Toplantıya, Başbakan Yardımcıları Bülent Arınç, Beşir Atalay ve Bekir Bozdağ, İçişleri Bakanı Muammer Güler, Kültür ve Turizm Bakanı Ömer Çelik, AK Parti Genel Başkan Yardımcıları Hüseyin Çelik ve Mehmet Ali Şahin, AK Parti Grup Başkanvekili Mahir Ünal ile Başbakan Recep Tayyip Erdoğan'ın Başdanışmanı ve Ankara Milletvekili Yalçın Akdoğan katıldı.
Toplantının ardından açıklama yapan Hüseyin Çelik, koordinasyon ve söylem birliğini sağlamak için parti, grup ve hükümet üyelerinden oluşan böyle bir heyetin olduğunu, bunun koordinasyonunu da kendisinin yaptığını ifade etti.
Periyodik olmamakla birlikte ihtiyaç olduğunda bir araya geldiklerini ve meselelerini ele aldıklarını belirten Çelik, toplantıda, demokratikleşme paketinden Anayasa çalışmalarına, mahali seçimlere kadar, hükümetin, partinin ve Meclis'in gündeminde olan tüm konuları ele aldıklarını kaydetti.

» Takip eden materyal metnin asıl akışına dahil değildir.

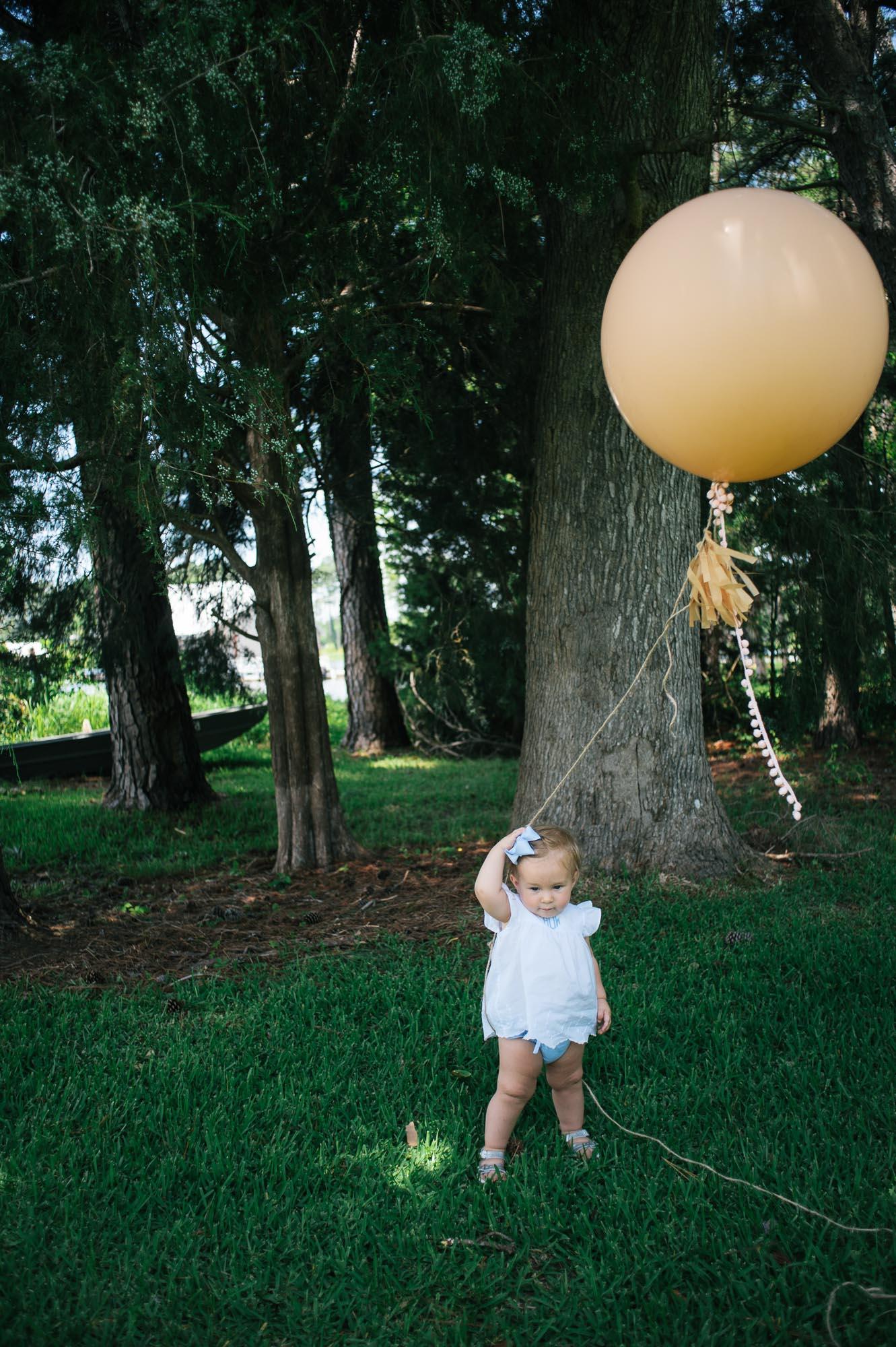 m.newsom-photography-one-year-old-girls-birthday-party-ideas-alice-in-wonderland (24 of 42).jpg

Meseleleri daha iyi koordine etmek, tartışmalarla ilgili fikir teatisinde bulunmak ve ortak söylem geliştirmek için bu toplantıları yaptıklarını ifade eden Çelik, demokratikleşme paketiyle ilgili bir soru üzerine şunları söyledi:
"Türkiye 11 yıldan beri geri dönülemez bir demokratikleşme süreci içerisinde. Hayatın ihtiyaçları önümüze bazı şeyler çıkardıkça, Türkiye'yi tam manasıyla hukuk devleti yapmak için, demokrasimizin standratlarını ileri demokratik standartlar haline getirmek için bunları yapmaya devam ediyoruz.
Atatürk, yaptığı reformları 15-17 yıla yaydı. Reform tedrici olur, halkın bunu özümsemesi, içselleştirmesi gerekiyor, aksi takdirde kağıt üzerinde anlamsız metinler haline gelirler. Bunları söyledim hemen 'karşı devrimden söz ediyor' dediler. Ben, karşı devrimden söz etmiyorum. Değişim, dönüşüm tedrici olur. 'Her şeyi niye bir anda bir paketle yapmıyorsunuz?' diyorlar. Buna cevap olarak söyledim. Laiklik prensibinin anayasaya girmesi 1937'dir. Harf inkılabı 1923'de değil 1928'dedir. Sadece Türkiye'ye mahsus değil tüm dünyada eğer bir toplumun değişim ihtiyacı varsa, ben devrim, karşı devrimden söz etmiyorum, değişim ihtiyacı varsa ki var, Türkiye'de zihniyetlerin değişmesi lazım, devletle millet ilişkisinin değişmesi lazım. Devlet öncelikli bir toplumu mu millet önceli bir toplum mu? Bu sorular Türkiye'de sürekli sorduğumuz ve tartıştığımız konulardır. Bunlarla ilgili olarak iktidara geldiğimiz günden beri her gün kamuoyu algısı oluşturarak, bir şeyleri düzene sokarak, milletle beraber yapıyoruz bunu. Halka, kamuoyuna, topluma rağmen reform yapılmaz. Üniversitelerdeki başörtüsü meselesi... 2002'de bu kimsenin çok oturup konuşamayacağı bir şeydi. Bugün kamudaki türban meselesi birileri için darbe gerekçesiydi, birileri için laikliğin elden gitmesiydi, birileri için karşı devrimdi. Bugün hala bunları düşünen olabilir ama toplum bunları çok normal karşılıyor artık. Toplumsal konsensüs oluşturulduktan sonra bazı adımların atılması, değişim ve dönüşümde esas aldığımız bir şey."